LITTLE ROCK, Ark. (KTHV) - Flag Day is celebrated on June 14 and commemorates the adoption of the flag of the United States by resolution of the Second Continental Congress in 1777.
The 106th Army Band, a five star brass band, stopped by the THV Weather Garden to celebrate Flag Day with a live performance on 'Today's THV This Morning.' Click on the video!
Some facts about Flag Day and the U.S. flag:
-While Flag Day is not an official federal holiday, though on June 14, 1937, Pennsylvania became the first (and only) U.S. state to celebrate Flag Day as a state holiday.
-President William Taft issued an executive order in 1912 dictating the proportions for the flag and placement of the stars.

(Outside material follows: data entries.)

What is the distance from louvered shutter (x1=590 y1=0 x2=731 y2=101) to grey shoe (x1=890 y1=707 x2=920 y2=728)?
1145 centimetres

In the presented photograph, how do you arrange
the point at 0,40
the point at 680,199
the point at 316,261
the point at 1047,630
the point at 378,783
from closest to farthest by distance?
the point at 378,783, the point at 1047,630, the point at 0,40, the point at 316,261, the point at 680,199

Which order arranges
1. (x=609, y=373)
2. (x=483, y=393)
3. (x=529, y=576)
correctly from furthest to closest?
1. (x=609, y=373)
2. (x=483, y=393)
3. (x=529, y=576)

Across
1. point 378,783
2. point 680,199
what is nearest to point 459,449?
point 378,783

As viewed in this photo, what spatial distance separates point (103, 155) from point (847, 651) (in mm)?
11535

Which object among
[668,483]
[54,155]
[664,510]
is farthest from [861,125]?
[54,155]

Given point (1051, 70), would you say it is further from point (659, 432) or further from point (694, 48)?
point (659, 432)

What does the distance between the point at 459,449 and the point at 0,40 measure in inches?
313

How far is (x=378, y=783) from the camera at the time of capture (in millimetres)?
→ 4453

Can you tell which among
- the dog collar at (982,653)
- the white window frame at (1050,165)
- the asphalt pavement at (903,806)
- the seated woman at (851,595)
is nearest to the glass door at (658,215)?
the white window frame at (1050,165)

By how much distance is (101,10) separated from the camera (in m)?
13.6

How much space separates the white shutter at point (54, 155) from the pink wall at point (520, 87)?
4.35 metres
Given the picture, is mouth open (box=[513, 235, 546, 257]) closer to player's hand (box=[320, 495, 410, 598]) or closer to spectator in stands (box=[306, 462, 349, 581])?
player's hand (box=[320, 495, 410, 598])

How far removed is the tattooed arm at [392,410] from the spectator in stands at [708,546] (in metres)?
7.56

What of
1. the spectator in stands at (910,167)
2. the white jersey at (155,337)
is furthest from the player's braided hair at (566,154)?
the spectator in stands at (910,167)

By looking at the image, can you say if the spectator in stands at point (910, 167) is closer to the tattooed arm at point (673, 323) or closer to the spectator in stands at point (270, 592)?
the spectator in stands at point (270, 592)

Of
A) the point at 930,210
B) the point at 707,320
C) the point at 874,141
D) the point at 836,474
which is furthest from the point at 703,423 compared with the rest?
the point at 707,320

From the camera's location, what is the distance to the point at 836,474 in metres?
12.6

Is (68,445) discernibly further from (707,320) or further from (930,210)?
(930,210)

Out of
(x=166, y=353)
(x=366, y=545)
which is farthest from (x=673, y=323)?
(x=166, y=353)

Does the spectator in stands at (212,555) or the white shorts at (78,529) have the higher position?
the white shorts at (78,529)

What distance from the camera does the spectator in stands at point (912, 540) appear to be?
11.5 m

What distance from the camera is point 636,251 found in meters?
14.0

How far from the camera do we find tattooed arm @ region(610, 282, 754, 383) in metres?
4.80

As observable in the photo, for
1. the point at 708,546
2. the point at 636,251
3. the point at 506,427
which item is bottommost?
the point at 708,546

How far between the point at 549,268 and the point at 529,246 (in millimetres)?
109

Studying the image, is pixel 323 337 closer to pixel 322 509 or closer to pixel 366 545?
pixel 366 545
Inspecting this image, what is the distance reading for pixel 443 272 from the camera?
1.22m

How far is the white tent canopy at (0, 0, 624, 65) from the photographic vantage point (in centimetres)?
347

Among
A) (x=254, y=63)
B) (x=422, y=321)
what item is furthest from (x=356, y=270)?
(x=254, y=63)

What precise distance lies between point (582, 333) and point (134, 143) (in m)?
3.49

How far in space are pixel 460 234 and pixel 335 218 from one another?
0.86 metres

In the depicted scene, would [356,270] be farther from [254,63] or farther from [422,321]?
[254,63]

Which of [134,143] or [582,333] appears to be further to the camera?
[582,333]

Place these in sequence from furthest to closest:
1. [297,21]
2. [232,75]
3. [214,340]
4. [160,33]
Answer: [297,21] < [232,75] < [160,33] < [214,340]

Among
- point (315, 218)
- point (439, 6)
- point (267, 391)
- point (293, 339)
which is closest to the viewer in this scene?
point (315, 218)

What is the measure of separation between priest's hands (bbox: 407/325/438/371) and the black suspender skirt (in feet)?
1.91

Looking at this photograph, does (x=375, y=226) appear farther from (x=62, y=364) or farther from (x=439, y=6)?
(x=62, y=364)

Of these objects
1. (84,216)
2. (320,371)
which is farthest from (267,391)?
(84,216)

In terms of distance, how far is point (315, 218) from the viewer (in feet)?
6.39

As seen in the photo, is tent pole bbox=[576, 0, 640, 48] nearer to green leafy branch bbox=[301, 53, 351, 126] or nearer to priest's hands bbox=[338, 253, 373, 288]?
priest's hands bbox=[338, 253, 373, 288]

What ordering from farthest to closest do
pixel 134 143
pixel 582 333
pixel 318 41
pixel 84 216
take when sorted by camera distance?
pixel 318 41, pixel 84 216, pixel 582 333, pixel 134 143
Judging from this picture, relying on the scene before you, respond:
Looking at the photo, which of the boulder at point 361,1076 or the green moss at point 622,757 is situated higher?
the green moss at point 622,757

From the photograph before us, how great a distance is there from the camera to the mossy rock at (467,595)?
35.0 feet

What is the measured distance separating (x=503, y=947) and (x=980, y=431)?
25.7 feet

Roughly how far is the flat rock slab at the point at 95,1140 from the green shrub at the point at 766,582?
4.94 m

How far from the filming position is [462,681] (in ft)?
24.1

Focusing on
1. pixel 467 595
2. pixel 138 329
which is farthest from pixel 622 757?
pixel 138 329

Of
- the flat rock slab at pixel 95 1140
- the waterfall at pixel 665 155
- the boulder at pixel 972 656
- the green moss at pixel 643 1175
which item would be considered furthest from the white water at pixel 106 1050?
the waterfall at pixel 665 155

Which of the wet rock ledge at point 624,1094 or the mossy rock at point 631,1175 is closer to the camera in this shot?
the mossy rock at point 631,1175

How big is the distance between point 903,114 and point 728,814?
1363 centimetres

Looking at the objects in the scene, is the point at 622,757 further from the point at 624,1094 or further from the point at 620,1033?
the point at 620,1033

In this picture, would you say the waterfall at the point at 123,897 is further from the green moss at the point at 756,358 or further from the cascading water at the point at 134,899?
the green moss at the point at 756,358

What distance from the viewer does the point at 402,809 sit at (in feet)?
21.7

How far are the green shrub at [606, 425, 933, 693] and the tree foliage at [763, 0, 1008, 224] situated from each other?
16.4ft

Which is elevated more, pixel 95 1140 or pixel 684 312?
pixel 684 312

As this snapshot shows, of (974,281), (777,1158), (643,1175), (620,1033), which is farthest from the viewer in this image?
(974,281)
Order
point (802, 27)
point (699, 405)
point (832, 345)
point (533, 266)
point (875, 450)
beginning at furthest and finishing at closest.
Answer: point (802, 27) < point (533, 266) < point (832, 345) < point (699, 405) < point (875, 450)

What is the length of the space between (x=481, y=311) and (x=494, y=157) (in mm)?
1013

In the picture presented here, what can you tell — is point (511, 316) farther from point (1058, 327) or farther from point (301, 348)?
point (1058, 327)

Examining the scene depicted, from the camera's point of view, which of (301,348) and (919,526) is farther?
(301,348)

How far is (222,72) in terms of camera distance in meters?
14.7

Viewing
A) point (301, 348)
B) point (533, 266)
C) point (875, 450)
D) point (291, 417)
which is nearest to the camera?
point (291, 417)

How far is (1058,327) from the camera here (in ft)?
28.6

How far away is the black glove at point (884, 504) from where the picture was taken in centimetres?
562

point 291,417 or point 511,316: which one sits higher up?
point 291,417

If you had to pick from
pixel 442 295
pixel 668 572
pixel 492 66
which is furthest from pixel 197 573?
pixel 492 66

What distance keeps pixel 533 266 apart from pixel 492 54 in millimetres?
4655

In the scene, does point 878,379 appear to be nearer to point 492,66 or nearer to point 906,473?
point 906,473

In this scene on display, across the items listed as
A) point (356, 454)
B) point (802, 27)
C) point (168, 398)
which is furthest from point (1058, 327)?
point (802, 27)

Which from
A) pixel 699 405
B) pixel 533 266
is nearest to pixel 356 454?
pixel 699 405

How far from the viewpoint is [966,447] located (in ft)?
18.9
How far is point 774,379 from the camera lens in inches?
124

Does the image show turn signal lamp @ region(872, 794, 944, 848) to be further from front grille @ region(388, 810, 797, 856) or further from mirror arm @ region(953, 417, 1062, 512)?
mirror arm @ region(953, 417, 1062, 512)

Before then, these features were left up to the flagmaker, resulting in unusual star arrangements and odd proportions.
-Betsy Ross, often credited with sewing the nation's first flag, apprenticed not as a seamstress but as an upholsterer, learning to make and repair curtains, bedcovers, tablecloths, rugs, umbrellas and Venetian blinds.
-Congress officially adopted the Stars and Stripes as the nation's flag on June 14, 1777. The next day, Ross married her second husband, Joseph Ashburn. Her first husband, John Ross, had died during the Revolutionary War, as did Ashburn a few years later. Her third marriage, to John Claypoole, lasted 34 years.
-The national anthem, "The Star-Spangled Banner," is based on a 15-star, 15-stripe flag sewn by Mary Pickersgill for Fort McHenry in Baltimore. Vermont and Kentucky had recently been added to the original 13 states.
-The U.S. flag has been modified 26 times since its adoption in 1777. Today's 50-star flag, created in 1960, has been in use the longest.